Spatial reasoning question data
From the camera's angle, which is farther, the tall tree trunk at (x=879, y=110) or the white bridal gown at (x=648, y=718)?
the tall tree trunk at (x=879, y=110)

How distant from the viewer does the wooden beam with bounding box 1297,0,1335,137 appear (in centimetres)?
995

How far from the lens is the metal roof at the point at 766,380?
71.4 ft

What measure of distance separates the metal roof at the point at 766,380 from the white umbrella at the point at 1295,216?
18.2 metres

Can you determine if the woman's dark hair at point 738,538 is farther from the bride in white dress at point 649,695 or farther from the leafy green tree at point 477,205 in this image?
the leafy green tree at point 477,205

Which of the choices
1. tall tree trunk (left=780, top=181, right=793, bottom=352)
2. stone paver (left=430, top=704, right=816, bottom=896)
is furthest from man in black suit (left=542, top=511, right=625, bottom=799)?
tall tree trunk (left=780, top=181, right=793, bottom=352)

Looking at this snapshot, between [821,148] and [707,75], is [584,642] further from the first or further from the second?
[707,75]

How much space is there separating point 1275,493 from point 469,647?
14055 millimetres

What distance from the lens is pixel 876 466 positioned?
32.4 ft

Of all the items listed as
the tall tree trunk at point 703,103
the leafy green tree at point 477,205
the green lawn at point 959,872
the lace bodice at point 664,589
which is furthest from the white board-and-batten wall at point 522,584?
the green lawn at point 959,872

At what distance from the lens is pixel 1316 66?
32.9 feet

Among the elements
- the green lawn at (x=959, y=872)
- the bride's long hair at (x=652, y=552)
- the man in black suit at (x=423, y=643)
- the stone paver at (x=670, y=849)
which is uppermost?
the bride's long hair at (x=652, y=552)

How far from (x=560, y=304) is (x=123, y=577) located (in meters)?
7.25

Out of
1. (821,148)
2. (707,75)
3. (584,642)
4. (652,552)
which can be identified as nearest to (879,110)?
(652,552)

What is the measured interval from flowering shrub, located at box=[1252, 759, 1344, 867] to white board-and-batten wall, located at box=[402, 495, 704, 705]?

WORK TO COMPLETE => Rewrite every row above, substituting "paving stone" for each occurrence of "stone paver" and leaving the rest unchanged.

TASK RESPONSE =>
From the camera's angle, which is farther, the tall tree trunk at (x=879, y=110) or the white bridal gown at (x=648, y=718)?
the tall tree trunk at (x=879, y=110)

How distant from the viewer does the wooden beam with bounding box 1297,0,1335,137 appear (in centimetres)?
995

How far from the lens is the metal roof at the point at 766,380?
71.4 ft

What measure of distance separates the metal roof at the point at 766,380 from the white umbrella at the point at 1295,216?
18.2 metres

Can you determine if the woman's dark hair at point 738,538 is farther from the bride in white dress at point 649,695 or farther from the leafy green tree at point 477,205 in this image?
the leafy green tree at point 477,205

Which of the choices
1. tall tree trunk (left=780, top=181, right=793, bottom=352)
2. paving stone (left=430, top=704, right=816, bottom=896)
is furthest from man in black suit (left=542, top=511, right=625, bottom=799)?
tall tree trunk (left=780, top=181, right=793, bottom=352)

Looking at this snapshot, between [821,148] and [707,75], is [584,642] further from the first or further from the second?
[707,75]

How much space is there separating point 1275,493 from point 469,647?
14055 millimetres

What distance from the lens is pixel 876 466 positioned?
32.4 ft

Of all the items listed as
the tall tree trunk at point 703,103
the leafy green tree at point 477,205
the green lawn at point 959,872
the lace bodice at point 664,589
which is furthest from the white board-and-batten wall at point 522,584?
the green lawn at point 959,872

At what distance from the lens is pixel 1316 66?
32.9 feet

Among the elements
- the green lawn at (x=959, y=872)
- the bride's long hair at (x=652, y=552)
- the man in black suit at (x=423, y=643)
- the paving stone at (x=670, y=849)
which is uppermost?
the bride's long hair at (x=652, y=552)

How far from (x=560, y=304) is (x=123, y=577) located (in meters)?
7.25

Out of
1. (821,148)
2. (707,75)
3. (584,642)
4. (652,552)
which can be identified as nearest to (879,110)?
(652,552)

What is the measured interval from flowering shrub, located at box=[1252, 759, 1344, 867] to white board-and-batten wall, located at box=[402, 495, 704, 705]?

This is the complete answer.